I ran to Terminal 1, checked the departure list and I couldn’t find Cabo San Lucas anywhere. Note for passengers traveling to Cabo San Lucas in the future—the destination is listed as Los Cabos…under L, not C.
That wasn’t the end of the fiasco, those damn security Ss were on my ticket, so I had to go through the extra-security again.
Fortunately there are only three Terminals in the San Diego airport, because my flight was about to take-off. Alaska Airlines was paging me when I arrived breathless at the gate. That’s one way to stay in shape, take an early-morning 3-terminal jog with luggage.
Certainly my day could have been worse. I could have missed my flight. They could have lost my luggage. I told myself these things as I pressed my face against the airplane window watched the Pacific roll under me. While the plane gave me a latitude adjustment, I gave myself an attitude adjustment.
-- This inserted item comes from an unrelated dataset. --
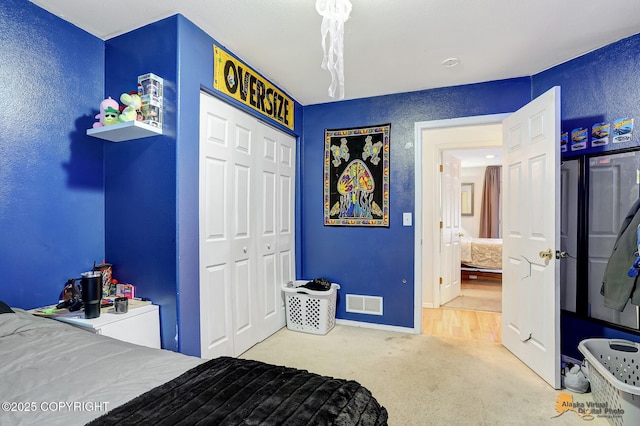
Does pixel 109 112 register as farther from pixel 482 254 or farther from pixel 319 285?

When I stepped off the plane, the Mexican sun kissed my check and I inhaled the balmy air. I could feel the Spanish in my mouth waiting to escape.
I scooped up my luggage and got the “green light” at customs. I decided to make my journey easy and book a $15 shuttle to downtown Cabo San Lucas (versus the $75 cab ride.)
The journey between when you book the “Official Shuttle” and board the “Official Shuttle” there are over a hundred nicely-dressed time-share vendors disguised as shuttle-drivers. “The trip downtown will only take one-hour, that is, after a 90-minute presentation,” they say.
I escaped Time-Share-Hell and eased into my air-conditioned bus.
When the driver started the engine, he mumbled something that ended with “free beer.” I perked right up. Apparently the driver was also an entrepreneur that figured that Americans can’t resist cold free beer. He opened up an ice-chest loaded with Pacificos and I thought things couldn’t get much better.
I popped my cerveza and got to know my new shuttle buddies.
What happened next could turn anyone into a Believer. Who else but God would sit a massage-therapist next to me after a morning of airport-hell?
We chatted, laughed, drank cold beer and exchanged business cards. The ladies next to me were also flying in to see the arrival of the Baja Ha-Ha fleet.
My hotel was a pleasant colorful surprise. As I walked down the hall, I saw the ubiquitous red Mount Gay sailor hat and asked if its occupant was here is support of the Baja Ha-Ha.
Bob, who owns a dredging business in San Diego, was supposed to crew on the Baja Ha-Ha, but couldn’t because his home burned down in the fires.
Bob seemed to be in an incredibly good mood for a guy who just lost everything, so I spent the rest of the day exploring Cabo with him.